Cancel that. Not mechanic error. Question remaining is what are the chances of the corrosion locking up the car. Will find out.

if you don t set the parking brake it should not lock up

@whereisthebus; Sorry if we all were a bit confused, but we’re just trying to make heads or tails of what we percieve from a person that posts on here.
because we don’t have a clue as the make and model of car #1, it is hard to answer why the e-brake may lock up. He may just feel that if you use it, it will not release like it should some day. It might work today, but because of the corrosion it might not tomorrow.
I doubt that he meant that one day you’d be going down the road and they would engauge and cause an accident.
There are so many vehicles out there on the road without working E-brakes. People with automatics tend to rely on the parking pawl in the transmission and forget that they even have an E-brake. THen because of non-use the cable rusts and one day it doesn’t work at all.
That’s usually how people know it’s broken or siezed with rust.
I have all automatics and I try to remember every now and then to work the e-brake a dozen times…to keep things free and moving. I try!!!
If thats the problem and he feels that it’s not a problem…just have him Zip-tie, down the handle so you cannot forget and set it.
Maybe then in a couple of months when it’s in your budget, have him replace it all. It really should not cost that much, but don’t wait so long as the cables rust up.


I forgot to mention that when the mechanic inspected the car in Dec. He most likely did not inspect the e-brake pads and parts. I know you are thinking that he should have, but to do that you would have to pay him a lot more. If it has rear disc brakes he would have to remove more parts than a normal brake job to be able to inspect the e-brake pads. Then put it all together again.
With all that work he may as well have you agree to do a rear brake job and new rotors for $175-$250…depending on the car and "if the E-brakes need work It’ll cost you more.
If it would cost the $175 for new rotors and brakes in the rear…I’d charge you $100 just to tear all that apart to inspect and put it all back together.

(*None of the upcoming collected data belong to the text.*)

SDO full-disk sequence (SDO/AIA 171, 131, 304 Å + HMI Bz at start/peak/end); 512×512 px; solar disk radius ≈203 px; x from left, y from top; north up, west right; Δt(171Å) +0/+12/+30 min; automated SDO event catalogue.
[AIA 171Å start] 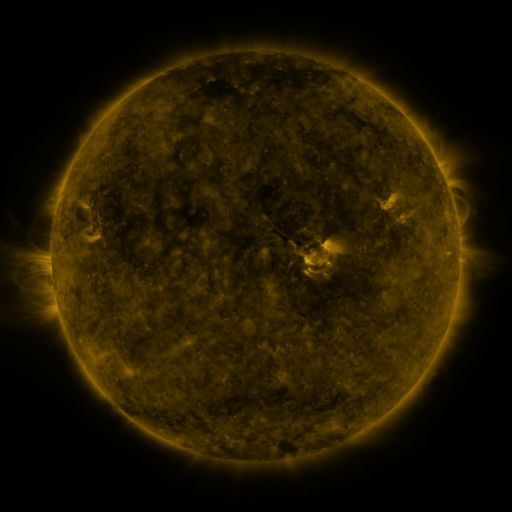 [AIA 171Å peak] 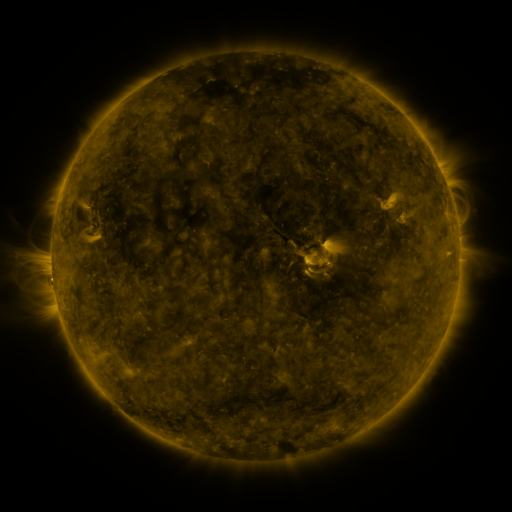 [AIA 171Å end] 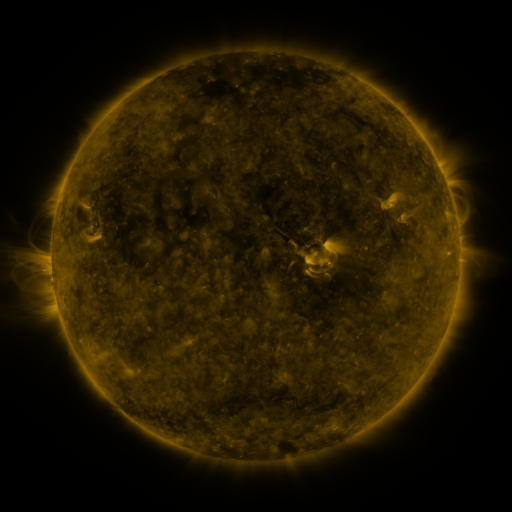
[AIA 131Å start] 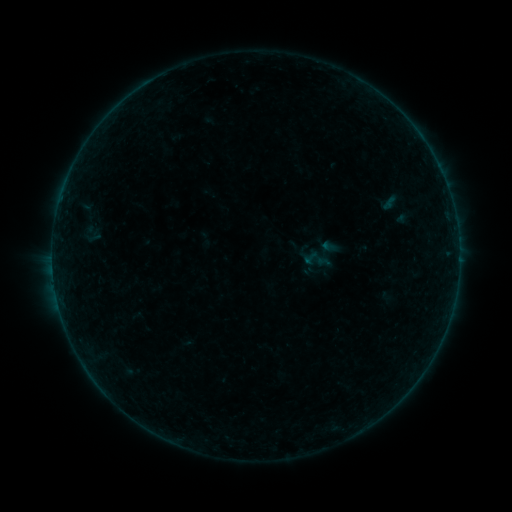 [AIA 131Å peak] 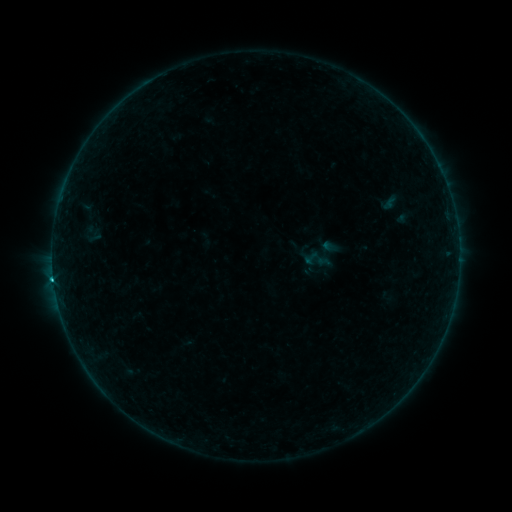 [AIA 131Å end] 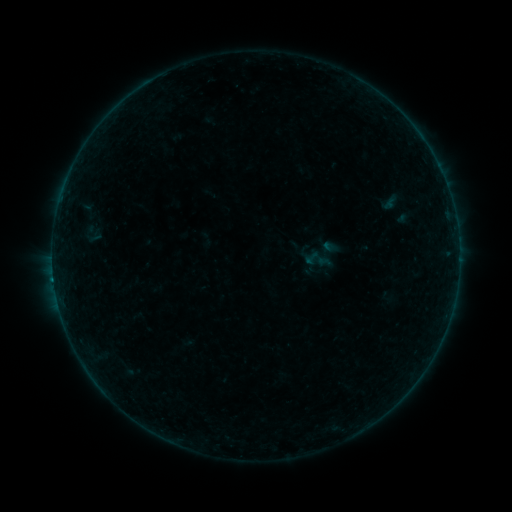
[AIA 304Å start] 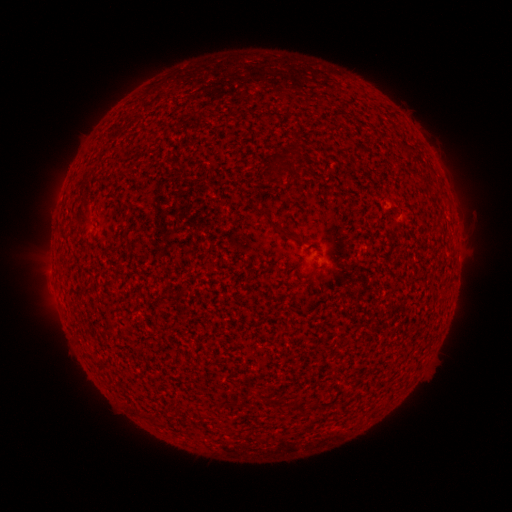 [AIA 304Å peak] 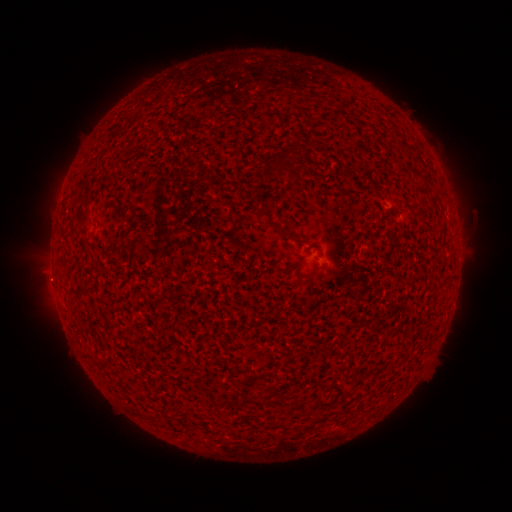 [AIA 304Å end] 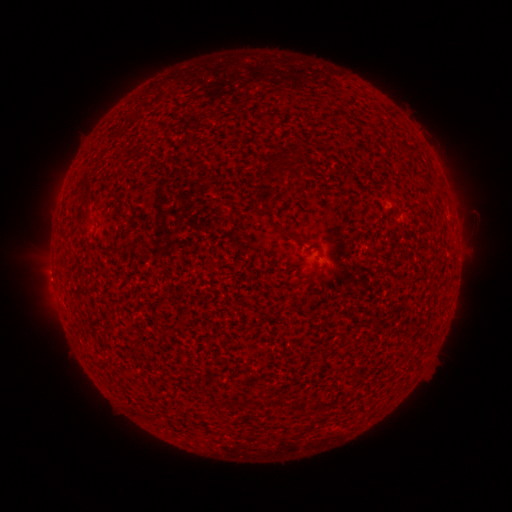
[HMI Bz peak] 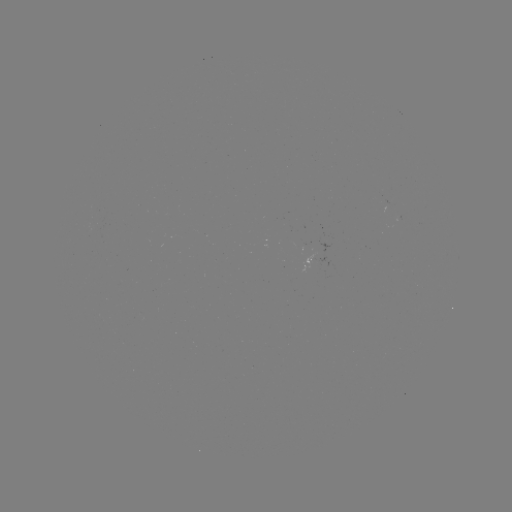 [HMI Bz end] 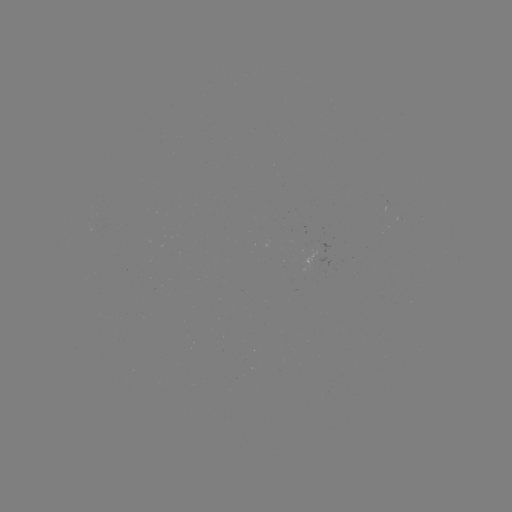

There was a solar flare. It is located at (53, 277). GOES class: B9.2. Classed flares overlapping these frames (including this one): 1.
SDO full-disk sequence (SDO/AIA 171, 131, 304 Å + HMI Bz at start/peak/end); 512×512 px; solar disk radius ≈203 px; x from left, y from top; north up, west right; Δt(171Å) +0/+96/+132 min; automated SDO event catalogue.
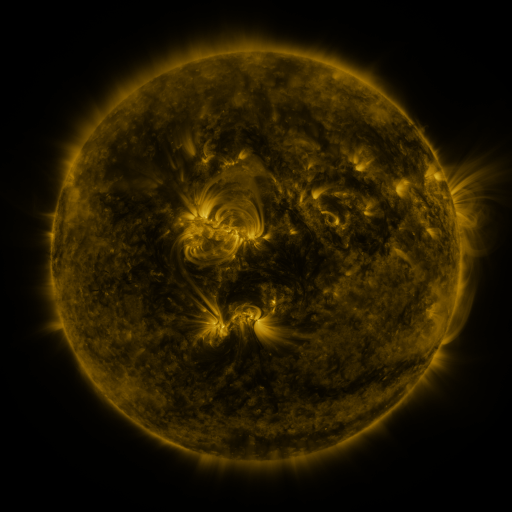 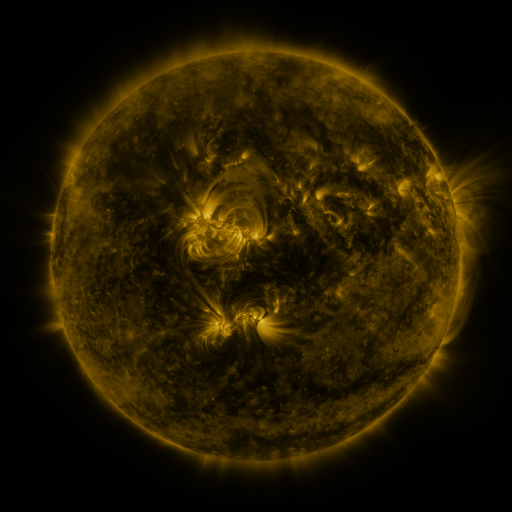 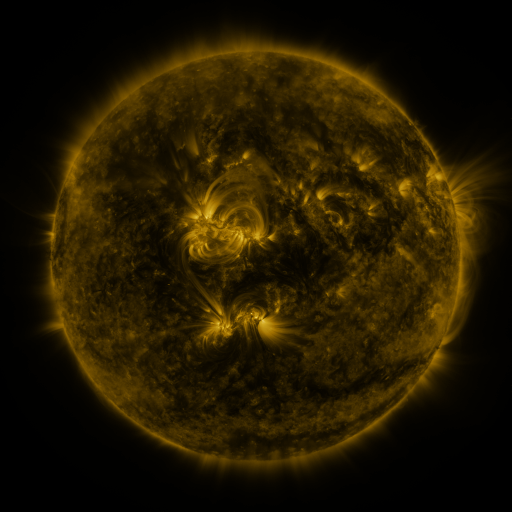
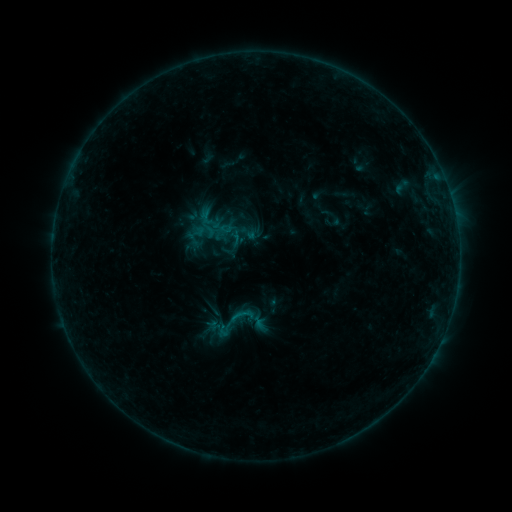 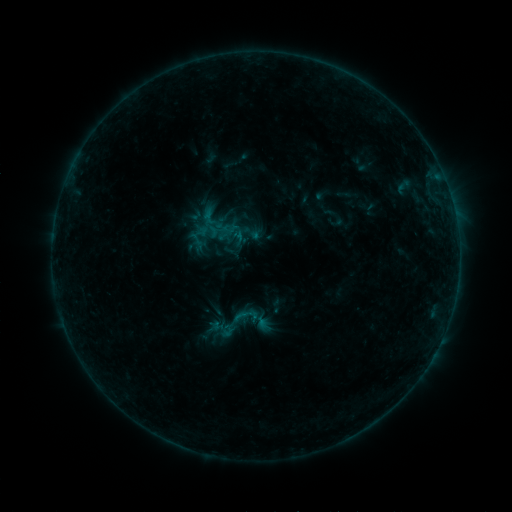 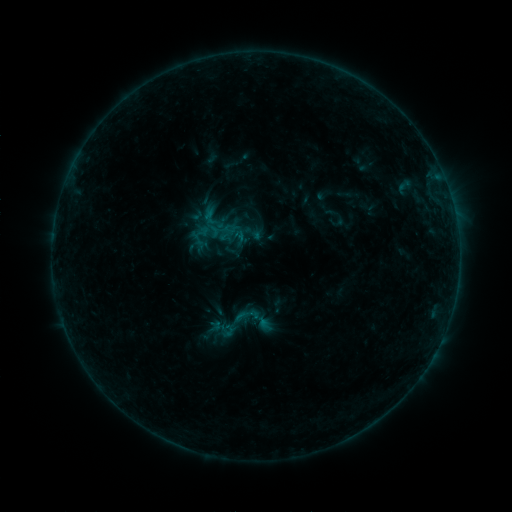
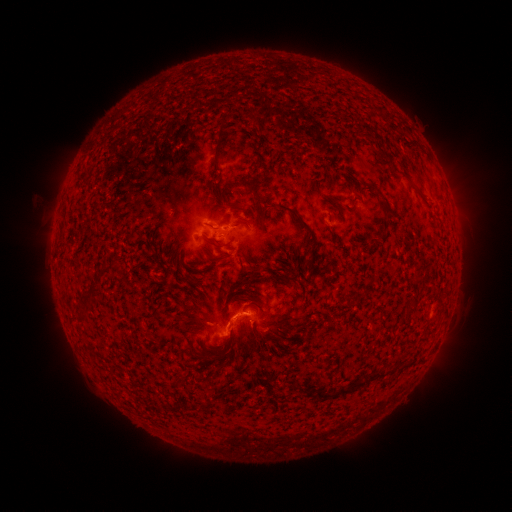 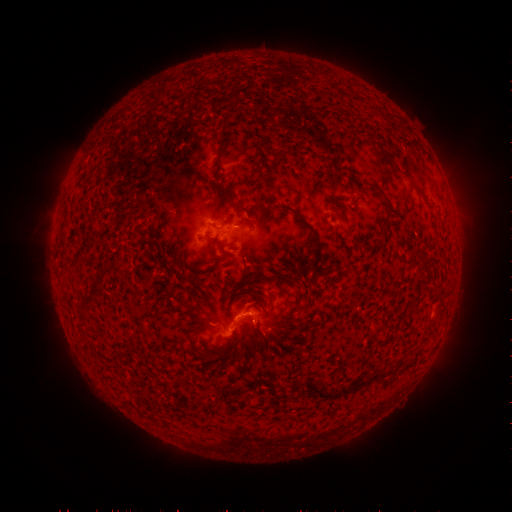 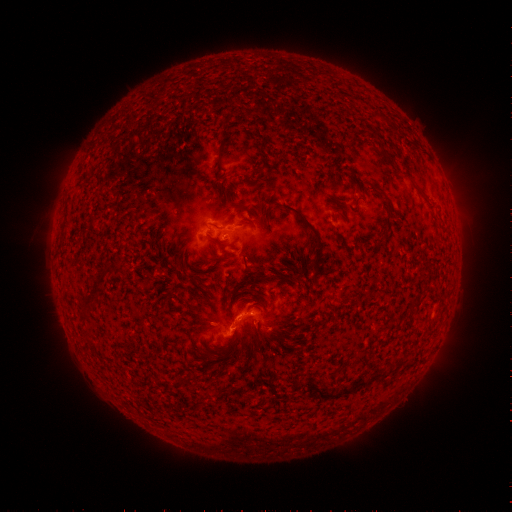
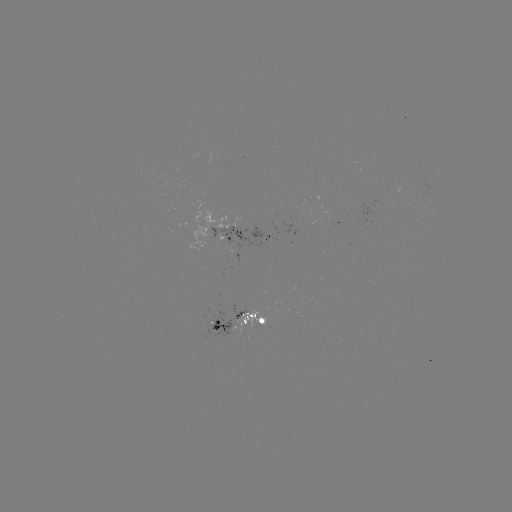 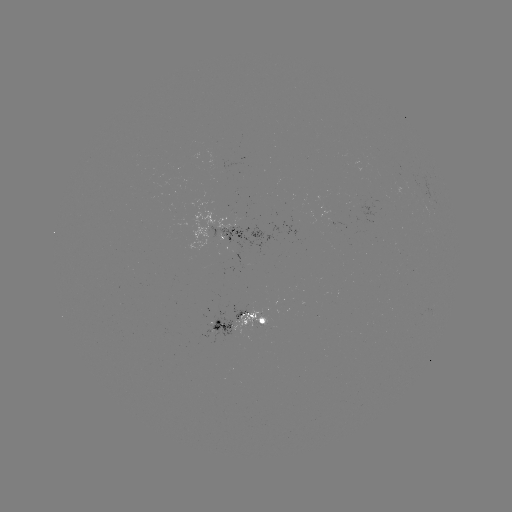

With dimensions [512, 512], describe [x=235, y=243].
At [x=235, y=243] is emerging-flux region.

So how much did the inspection cost???


No manufacturer that I know of claims to have an emergency brake anymore. They all call it a parking brake. Was it during one of those 3 mile trips with the parking brake on that your cars brake pedal went to the floor? If so, you may have gotten tje rear brakes hoy enough to boil the brake fluid. That would have sent the pedal to the floor.
Not all states require the parking brake to be inspected and you have not told us where you live or even what your cars are.